**YOUR GOAL**
Everything from the line containing "What is the actual" to the last line of the records must be returned verbatim; nothing else belongs in the output.

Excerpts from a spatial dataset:
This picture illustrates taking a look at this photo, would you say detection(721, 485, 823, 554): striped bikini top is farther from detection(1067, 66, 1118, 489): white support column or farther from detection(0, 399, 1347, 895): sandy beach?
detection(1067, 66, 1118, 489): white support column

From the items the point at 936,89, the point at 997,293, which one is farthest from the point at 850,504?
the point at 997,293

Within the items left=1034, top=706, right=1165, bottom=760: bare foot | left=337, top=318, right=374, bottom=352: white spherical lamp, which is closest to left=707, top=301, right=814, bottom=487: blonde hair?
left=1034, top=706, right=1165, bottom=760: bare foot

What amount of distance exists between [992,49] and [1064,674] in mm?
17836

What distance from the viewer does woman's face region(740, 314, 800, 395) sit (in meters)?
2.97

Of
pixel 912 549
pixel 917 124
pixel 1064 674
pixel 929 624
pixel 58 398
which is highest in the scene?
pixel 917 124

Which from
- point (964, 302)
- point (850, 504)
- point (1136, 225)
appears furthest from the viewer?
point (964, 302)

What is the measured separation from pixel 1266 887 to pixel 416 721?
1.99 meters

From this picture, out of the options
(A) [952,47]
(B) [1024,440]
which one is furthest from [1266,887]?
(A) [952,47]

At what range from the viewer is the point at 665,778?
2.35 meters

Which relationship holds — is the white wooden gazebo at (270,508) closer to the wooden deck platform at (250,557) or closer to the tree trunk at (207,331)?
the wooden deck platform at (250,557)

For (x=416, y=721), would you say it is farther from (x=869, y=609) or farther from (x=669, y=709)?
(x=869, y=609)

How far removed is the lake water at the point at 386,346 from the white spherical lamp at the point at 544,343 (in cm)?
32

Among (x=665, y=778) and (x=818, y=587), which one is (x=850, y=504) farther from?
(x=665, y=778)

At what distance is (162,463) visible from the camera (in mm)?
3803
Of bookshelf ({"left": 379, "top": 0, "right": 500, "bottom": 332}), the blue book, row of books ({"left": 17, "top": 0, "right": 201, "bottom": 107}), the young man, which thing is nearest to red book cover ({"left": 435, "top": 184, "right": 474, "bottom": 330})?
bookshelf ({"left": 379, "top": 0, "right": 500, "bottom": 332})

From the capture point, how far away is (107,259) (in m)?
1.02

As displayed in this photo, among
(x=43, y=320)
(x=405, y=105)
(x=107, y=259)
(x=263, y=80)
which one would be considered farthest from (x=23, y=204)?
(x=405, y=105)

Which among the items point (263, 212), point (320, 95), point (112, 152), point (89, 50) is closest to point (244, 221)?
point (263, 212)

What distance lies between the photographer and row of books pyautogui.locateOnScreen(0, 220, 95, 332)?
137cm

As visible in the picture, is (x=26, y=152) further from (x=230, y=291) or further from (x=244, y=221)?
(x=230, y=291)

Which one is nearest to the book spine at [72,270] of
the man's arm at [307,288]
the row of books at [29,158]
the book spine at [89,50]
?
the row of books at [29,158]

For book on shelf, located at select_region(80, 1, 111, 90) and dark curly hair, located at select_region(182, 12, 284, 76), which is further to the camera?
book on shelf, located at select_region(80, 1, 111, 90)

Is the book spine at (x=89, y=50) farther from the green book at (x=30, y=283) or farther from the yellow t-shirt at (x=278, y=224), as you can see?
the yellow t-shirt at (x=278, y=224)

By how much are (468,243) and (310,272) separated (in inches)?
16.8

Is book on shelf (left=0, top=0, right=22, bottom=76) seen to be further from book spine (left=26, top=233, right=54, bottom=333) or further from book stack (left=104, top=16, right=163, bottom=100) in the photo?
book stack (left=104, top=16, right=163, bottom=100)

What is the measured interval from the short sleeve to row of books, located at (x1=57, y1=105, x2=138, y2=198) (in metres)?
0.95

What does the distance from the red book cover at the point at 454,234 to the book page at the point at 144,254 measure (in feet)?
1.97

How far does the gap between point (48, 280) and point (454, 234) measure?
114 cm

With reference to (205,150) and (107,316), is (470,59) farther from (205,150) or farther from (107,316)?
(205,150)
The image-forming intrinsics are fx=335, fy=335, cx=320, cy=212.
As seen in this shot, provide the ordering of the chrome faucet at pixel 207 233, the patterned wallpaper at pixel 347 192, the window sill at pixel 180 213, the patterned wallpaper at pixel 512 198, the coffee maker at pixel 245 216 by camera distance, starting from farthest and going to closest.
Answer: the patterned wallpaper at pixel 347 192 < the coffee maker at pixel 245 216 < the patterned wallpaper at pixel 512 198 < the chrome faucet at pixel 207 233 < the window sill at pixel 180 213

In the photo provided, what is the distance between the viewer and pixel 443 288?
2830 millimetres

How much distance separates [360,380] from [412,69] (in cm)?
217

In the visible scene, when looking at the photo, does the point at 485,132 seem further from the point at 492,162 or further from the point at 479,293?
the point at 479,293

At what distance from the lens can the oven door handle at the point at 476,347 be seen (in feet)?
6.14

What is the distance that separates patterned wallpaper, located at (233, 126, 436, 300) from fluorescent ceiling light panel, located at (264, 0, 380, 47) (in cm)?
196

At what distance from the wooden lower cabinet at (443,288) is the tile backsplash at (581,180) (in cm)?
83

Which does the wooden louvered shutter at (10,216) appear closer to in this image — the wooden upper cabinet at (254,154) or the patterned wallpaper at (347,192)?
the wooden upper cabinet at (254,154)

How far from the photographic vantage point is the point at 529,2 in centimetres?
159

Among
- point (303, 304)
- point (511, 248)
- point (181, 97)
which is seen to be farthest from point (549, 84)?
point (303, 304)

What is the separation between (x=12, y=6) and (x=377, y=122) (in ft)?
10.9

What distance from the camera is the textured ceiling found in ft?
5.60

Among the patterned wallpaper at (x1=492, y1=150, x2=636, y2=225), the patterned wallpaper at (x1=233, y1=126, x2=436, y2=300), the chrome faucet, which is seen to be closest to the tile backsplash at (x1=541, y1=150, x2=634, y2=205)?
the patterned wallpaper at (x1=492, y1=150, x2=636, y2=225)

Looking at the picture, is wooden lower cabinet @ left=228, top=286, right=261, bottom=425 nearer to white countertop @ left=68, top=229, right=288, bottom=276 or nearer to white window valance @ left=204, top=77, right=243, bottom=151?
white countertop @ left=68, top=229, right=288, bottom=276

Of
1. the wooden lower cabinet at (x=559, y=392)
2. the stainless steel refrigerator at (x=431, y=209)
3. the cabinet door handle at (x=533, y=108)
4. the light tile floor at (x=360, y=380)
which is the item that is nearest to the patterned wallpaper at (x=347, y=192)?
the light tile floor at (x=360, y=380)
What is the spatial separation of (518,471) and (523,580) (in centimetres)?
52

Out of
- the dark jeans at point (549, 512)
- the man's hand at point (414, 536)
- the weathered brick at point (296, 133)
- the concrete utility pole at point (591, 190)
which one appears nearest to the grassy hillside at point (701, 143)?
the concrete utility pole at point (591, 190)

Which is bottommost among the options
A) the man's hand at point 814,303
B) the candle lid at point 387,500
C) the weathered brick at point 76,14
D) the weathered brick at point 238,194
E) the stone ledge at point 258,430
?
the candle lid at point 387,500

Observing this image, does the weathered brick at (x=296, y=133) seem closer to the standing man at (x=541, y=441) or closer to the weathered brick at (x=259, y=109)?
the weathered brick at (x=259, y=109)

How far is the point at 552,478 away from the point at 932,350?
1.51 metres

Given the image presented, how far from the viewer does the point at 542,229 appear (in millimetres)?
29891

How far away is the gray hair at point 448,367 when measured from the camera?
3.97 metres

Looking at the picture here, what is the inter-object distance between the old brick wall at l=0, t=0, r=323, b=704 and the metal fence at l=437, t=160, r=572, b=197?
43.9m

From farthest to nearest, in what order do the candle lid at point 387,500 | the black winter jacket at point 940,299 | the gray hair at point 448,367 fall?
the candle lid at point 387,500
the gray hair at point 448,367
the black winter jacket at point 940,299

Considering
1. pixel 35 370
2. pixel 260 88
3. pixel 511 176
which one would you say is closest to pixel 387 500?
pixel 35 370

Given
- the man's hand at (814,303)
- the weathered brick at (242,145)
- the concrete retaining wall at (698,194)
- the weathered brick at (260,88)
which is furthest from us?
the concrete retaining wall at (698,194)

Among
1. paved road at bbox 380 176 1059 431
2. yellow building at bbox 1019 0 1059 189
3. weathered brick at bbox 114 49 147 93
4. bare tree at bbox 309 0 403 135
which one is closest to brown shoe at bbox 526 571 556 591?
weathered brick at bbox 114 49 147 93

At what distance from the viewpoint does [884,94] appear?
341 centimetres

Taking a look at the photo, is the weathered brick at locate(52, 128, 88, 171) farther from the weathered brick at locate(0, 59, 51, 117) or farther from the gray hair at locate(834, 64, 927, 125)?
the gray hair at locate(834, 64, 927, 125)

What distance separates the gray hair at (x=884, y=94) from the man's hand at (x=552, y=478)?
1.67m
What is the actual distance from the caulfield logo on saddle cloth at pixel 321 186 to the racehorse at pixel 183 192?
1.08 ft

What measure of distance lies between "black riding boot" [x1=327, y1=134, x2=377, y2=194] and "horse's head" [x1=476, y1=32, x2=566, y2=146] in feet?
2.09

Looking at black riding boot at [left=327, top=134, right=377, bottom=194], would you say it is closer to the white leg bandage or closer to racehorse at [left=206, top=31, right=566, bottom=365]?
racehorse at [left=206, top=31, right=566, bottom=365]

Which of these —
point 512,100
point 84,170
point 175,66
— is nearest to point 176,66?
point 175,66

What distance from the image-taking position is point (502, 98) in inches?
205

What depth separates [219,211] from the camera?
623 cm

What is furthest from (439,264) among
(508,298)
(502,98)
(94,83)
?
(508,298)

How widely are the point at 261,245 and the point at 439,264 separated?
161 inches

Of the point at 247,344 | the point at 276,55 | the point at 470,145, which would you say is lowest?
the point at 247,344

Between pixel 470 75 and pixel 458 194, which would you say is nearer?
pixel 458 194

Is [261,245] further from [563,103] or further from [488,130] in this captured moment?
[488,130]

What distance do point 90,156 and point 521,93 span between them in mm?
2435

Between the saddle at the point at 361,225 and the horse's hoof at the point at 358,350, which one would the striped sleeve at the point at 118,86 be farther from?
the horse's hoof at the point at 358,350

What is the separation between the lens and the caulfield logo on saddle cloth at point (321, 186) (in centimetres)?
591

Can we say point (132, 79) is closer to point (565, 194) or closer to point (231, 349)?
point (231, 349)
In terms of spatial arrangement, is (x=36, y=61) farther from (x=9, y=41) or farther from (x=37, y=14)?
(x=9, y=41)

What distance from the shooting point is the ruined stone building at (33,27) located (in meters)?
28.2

**FULL SOLUTION**
What is the actual distance from the caulfield logo on saddle cloth at pixel 321 186 to the racehorse at pixel 183 192?
1.08 ft

What measure of distance lies between "black riding boot" [x1=327, y1=134, x2=377, y2=194] and "horse's head" [x1=476, y1=32, x2=566, y2=146] in feet?
2.09

Looking at black riding boot at [left=327, top=134, right=377, bottom=194], would you say it is closer to the white leg bandage or closer to racehorse at [left=206, top=31, right=566, bottom=365]?
racehorse at [left=206, top=31, right=566, bottom=365]

Which of these —
point 512,100
point 84,170
point 175,66
— is nearest to point 176,66?
point 175,66

What distance from the image-taking position is point (502, 98) in inches?
205

What depth separates [219,211] from the camera?
623 cm

What is furthest from (439,264) among
(508,298)
(502,98)
(94,83)
?
(508,298)

How widely are the point at 261,245 and the point at 439,264 separated?
161 inches

Of the point at 247,344 | the point at 276,55 | the point at 470,145, which would you say is lowest?
the point at 247,344

Between pixel 470 75 and pixel 458 194, which would you say is nearer?
pixel 458 194

Is [261,245] further from [563,103] or further from [488,130] in this captured moment?
[488,130]

What distance do point 90,156 and point 521,93 span between them in mm?
2435

Between the saddle at the point at 361,225 and the horse's hoof at the point at 358,350, which one would the striped sleeve at the point at 118,86 be farther from?
the horse's hoof at the point at 358,350

What is the separation between the lens and the caulfield logo on saddle cloth at point (321, 186) (in centimetres)?
591

Can we say point (132, 79) is closer to point (565, 194) or closer to point (231, 349)?
point (231, 349)
In terms of spatial arrangement, is (x=36, y=61) farther from (x=9, y=41) or farther from (x=37, y=14)?
(x=9, y=41)

What distance from the shooting point is the ruined stone building at (33,27) located (in meters)?
28.2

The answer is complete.